# [TEXT SEGMENT]
*** Block opens ***

UK Mind-Reading Surveillance System Monitors Anti-Social Behavior

Along the lines of Google Suggest, which replaces your own thoughts with intrusive suggestions, the cheery little police state in Britain is exploring some anticipatory thought control of its own:

“The technology, called Sigard, monitors movements and speech to detect signs of threatening behaviour.

Its designers claim the system can anticipate anti-social behaviour and violence by analysing the information picked up its sensors.

They say alerts are then sent to police, nightclub bouncers or shop security staff, which allow them to nip trouble in the bud before arguments spiral into violence.

The devices are designed to distinguish between distress calls, threatening behaviour and general shouting.

The system, produced by Sound Intelligence, is being used in Dutch prisons, city centres and Amsterdam’s Central Rail Station.

Coventry City Council is funding a pilot project which has for six months and has installed seven devices in the nightlife area on the High Street.

Dylan Sharpe, from Big Brother Watch, said: “There can be no justification for giving councils or the police the capability to listen in on private conversations.

“There is enormous potential for abuse, or a misheard word, causing unnecessary harm with this sort of intrusive and overbearing surveillance.”

A CV1 spokesman said: “We had the system for six months. It is no longer in use.”

No one from the organisation was available to comment on whether the trial was a success.

The new Coalition Government has announced a review of the use of CCTV with a pledge to tilt the balance away from snooping by the authorities to defend civil liberties.”

Read the rest of this article at The Telegraph, UK.

(Hat-tip to Crytogon)

My Comment:

Notice, please, that it’s not violent behavior that is being targeted but the much broader and more nebulous category of “anti-social behavior.”  Does that also include asocial behavior? Wouldn’t it set the stage for  targeting people who simply don’t “socialize” as expected? Next thing you know the target will be anyone who spends a lot of time alone….or doesn’t vote…or drinks by themselves… or doesn’t smile at strangers…

Second point. How on earth does a machine distinguish between contexts and how does it figure out what’s rowdiness and what’s threatening? People can’t seem to do it themselves. But that’s precisely what the new field of Neurobotics plans to do. Remote brain control is the game.

This kind of “mind-reading” to determine intentions is very close to what Google has already developed in  Google Suggest with its intrusive and often odd “suggestions” for search items.  Hundreds of people have found themselves victimized by Google’s penchant for fishing out even the most flimsy allegation, rumor, or libel, and treating it as a fact of equal importance to something that’s been documented.

In some circles, such slander isn’t even regarded as an injury to anyone. There’s no right to privacy, say some libertarians, who are otherwise quick to defend the immutable rights of people to blackmail, pimp, extort and defraud. The reasoning behind the attacks on privacy is specious enough that it can be dismantled by examining  the definitions alone, but lush rhetoric carries the day. Privacy is discarded in theory and the practical result is one’s own thoughts today are no longer one’s own.

Can technologies like Google Suggest be manipulated? Sure they can. I’ve already blogged about this in relation to Wikipedia (another form of thought control by the corporate-state), social media rankings and social networks. The idea that the web is a kind of “free market” where buyer and seller bargain in blissful transparency is thus demonstrably untrue, unless, of course, by free market you mean what’s we’ve been enduring for the past few decades from the corporatocracy.

*** Block closes ***

# [TASK OBJECTIVE]
According to the article on the Sigard surveillance system, which company produces the system?

[Collected data entries]
*** Block opens ***

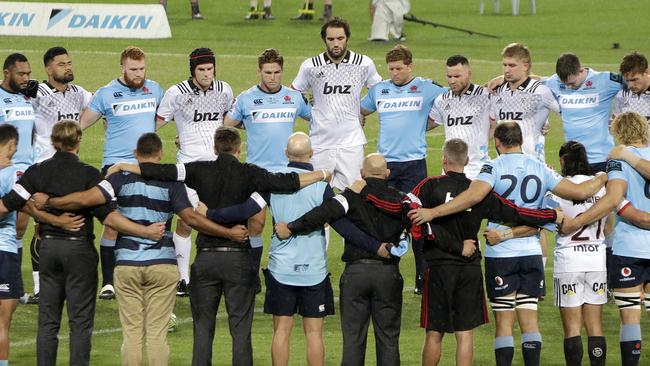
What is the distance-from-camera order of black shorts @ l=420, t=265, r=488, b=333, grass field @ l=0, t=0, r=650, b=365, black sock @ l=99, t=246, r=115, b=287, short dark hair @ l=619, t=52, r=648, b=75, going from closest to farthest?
1. black shorts @ l=420, t=265, r=488, b=333
2. grass field @ l=0, t=0, r=650, b=365
3. black sock @ l=99, t=246, r=115, b=287
4. short dark hair @ l=619, t=52, r=648, b=75

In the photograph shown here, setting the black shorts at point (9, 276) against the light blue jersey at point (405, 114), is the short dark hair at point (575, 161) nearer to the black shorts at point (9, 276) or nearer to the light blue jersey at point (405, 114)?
the light blue jersey at point (405, 114)

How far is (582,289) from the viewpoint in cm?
1113

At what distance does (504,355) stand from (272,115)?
165 inches

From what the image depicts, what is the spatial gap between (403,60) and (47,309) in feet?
17.6

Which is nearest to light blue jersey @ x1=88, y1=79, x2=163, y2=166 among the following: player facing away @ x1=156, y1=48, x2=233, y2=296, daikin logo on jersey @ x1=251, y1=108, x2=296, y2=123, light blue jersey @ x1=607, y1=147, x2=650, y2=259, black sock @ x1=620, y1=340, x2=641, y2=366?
player facing away @ x1=156, y1=48, x2=233, y2=296

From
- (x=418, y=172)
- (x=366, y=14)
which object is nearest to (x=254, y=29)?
(x=366, y=14)

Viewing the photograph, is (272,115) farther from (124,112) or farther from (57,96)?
(57,96)

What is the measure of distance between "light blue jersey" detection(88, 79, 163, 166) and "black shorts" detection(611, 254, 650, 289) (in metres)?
5.46

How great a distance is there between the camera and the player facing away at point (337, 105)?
47.1ft

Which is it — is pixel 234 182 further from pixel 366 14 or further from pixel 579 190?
pixel 366 14

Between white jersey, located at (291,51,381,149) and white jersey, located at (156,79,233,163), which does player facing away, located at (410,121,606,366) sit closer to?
white jersey, located at (291,51,381,149)

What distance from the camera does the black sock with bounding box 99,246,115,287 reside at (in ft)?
44.1

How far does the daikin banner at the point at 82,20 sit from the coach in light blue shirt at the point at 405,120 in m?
18.8

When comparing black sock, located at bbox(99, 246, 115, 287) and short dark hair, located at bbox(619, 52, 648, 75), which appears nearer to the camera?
Answer: black sock, located at bbox(99, 246, 115, 287)
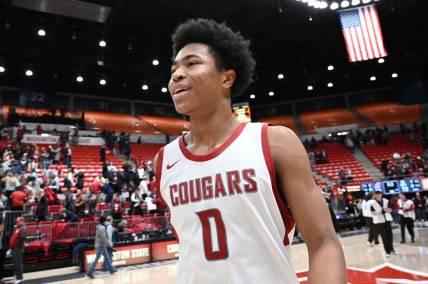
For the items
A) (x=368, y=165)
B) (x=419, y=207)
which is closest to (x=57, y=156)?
(x=419, y=207)

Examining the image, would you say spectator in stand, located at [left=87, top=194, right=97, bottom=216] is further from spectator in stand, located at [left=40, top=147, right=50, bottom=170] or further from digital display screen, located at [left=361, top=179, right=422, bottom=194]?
digital display screen, located at [left=361, top=179, right=422, bottom=194]

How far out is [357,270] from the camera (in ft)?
23.9

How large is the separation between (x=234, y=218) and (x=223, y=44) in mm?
766

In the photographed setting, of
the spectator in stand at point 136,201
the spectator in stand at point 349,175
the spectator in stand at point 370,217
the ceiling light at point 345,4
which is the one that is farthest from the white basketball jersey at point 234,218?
the spectator in stand at point 349,175

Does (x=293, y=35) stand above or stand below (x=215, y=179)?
above

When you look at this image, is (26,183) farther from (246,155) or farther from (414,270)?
(246,155)

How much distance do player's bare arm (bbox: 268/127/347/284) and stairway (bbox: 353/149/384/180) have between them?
2095 centimetres

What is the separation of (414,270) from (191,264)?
7.14m

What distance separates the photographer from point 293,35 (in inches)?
713

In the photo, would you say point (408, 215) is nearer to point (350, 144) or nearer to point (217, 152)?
point (217, 152)

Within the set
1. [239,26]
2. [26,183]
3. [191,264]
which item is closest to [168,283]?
[191,264]

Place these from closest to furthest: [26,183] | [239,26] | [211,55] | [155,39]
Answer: [211,55] → [26,183] → [239,26] → [155,39]

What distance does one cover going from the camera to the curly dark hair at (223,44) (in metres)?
1.55

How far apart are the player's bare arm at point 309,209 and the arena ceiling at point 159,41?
13.3 meters
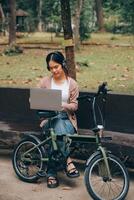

*** Block closes ***

# [SOLUTION]
Sound Intelligence